A RedLine13 customer had an API test that ran for 12 minutes and generated around 500 transactions a second when run locally on their PC. Taking the same test running on Redline with 4 separate machines they expected to generate 2000 transactions but they were generating around 1040 transactions.
They were using four of the following instances when running the test.
They were unsure why they were not seeing the expected load. They could see all the agents up and running when the test starts.
Detective Work
So first we confirmed that the correct number of JMeter threads were running.
That looked good, so we looked at total requests.
That looked good too, meaning that all servers were firing off requests and responding.
Detective Work – Part 2
We looked at some of their most called APIs. It looked like response time decreased and they got less traffic through, though we didn’t want to jump to that conclusion.
We looked deeper into this and did some analysis.
We focusing on their largest API call since it is easiest to see what is going on.
To achieve their Constant Throughput Timer for this API they require every thread do 5 transactions per second and therefore the response time must be less than about 200 ms to achieve this.

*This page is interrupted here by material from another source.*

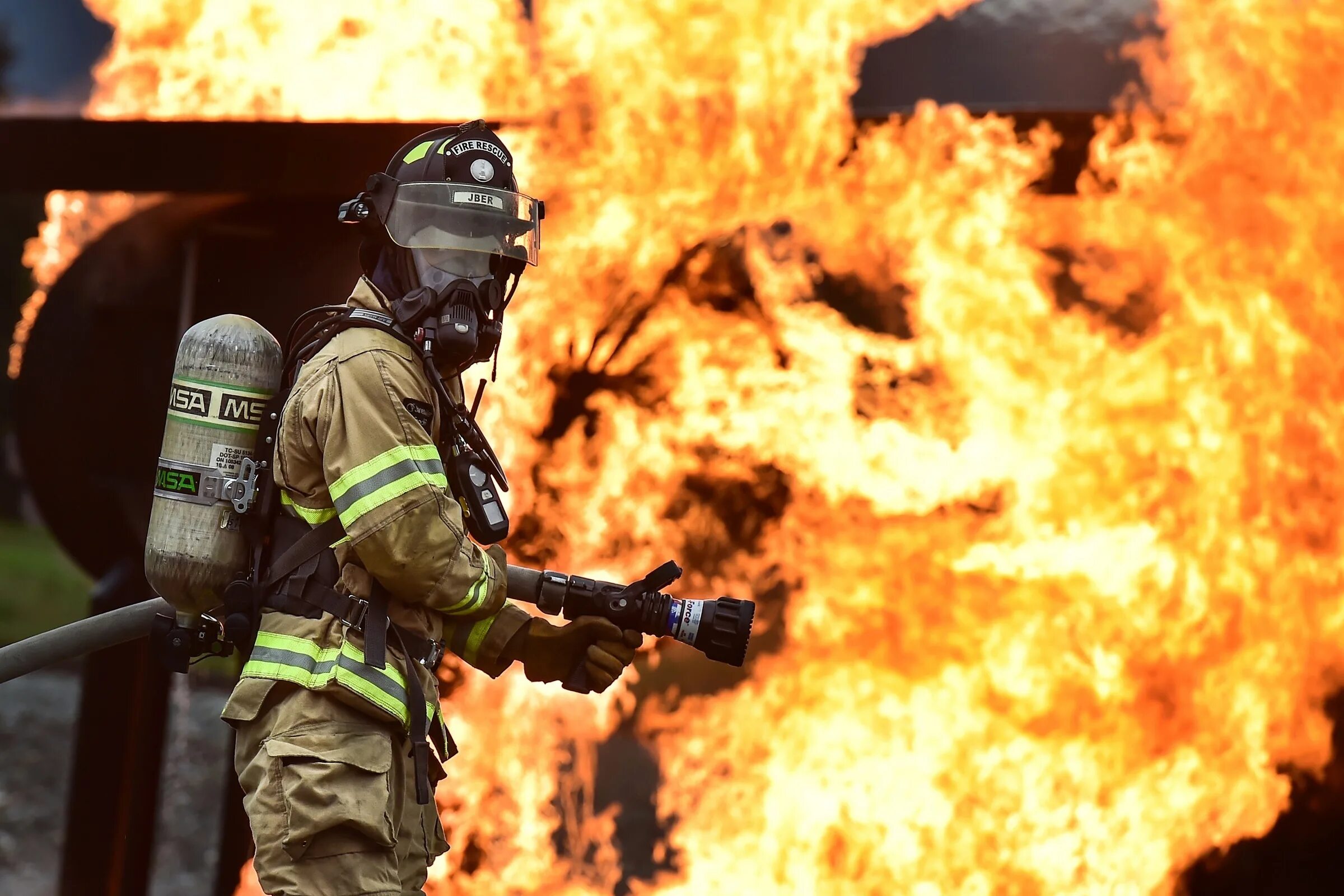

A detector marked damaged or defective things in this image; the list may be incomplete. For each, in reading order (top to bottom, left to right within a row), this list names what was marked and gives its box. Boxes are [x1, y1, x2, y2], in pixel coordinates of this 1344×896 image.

charred metal beam [0, 111, 1102, 194]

If their response time is greater than that there is no way for the throughput timer to achieve this since it does not increase threads.

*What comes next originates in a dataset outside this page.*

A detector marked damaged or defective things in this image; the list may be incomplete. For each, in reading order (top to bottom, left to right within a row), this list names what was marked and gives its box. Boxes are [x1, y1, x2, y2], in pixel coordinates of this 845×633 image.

We looked at their percentiles just for the Advertising API, retrieved by downloading the per url percentiles.
We could see performance issues starting to build up as they added more nodes. The CPU and other graphs for the agents look fine.
For 2 Node 74% of requests are < 200 ms, so safe to assume the average.
For 3 Node 48% are less then 200ms.
For 4 Node 12 % are less then 200ms.
Also if we remove the 100% percentile numbers, since these are outliers or one bad request, we can see that 2 Node average is less than the 200ms but 3 node and 4 node are not.
What does the data tell us?
So a few thoughts:
- It is possible they are starting to see where their servers start hitting response time issues. What do they use to monitor their environments?
- Increase size of thread groups. They will need to increase their thread group size if they want more api calls.
- They have Advertising API calls configured at 321 transactions per second. We backed into their logic about splitting percentages (see spreadsheet).
- They have 65 threads per machine. 321 TPS / 65 Threads ~= 5 Transactions per second per thread <= 200ms response time
- If they configure this one API to have 100 threads. 321 TPS / 100 Threads = 3.21 Transactions per second per thread <= .311 ms and so on. Of course they will need to watch agent CPU as they dramatically increase threads.
This gets validated when they look just at their Images API call which actually shows the desired throughput
2 Node
3 Node
4 Node
And this is because image requests are set to 46 TPS with 15 threads, 46 / 15 ~ 3.067706882 transactions per second per thread, each response must be less than 326 ms.
Here is their 95th% and higher for Image API 95% of requests are less than 326 ms so their load test can keep up the load they desire.
The Bottom Line
You may need to tune your load tests such as this case by increasing your thread size based on performance of specific API calls to keep them inline with the math of a constant throughput timer. The customer said that this helped them identify bottlenecks in their network and once they resolved those, their transactions per second increased.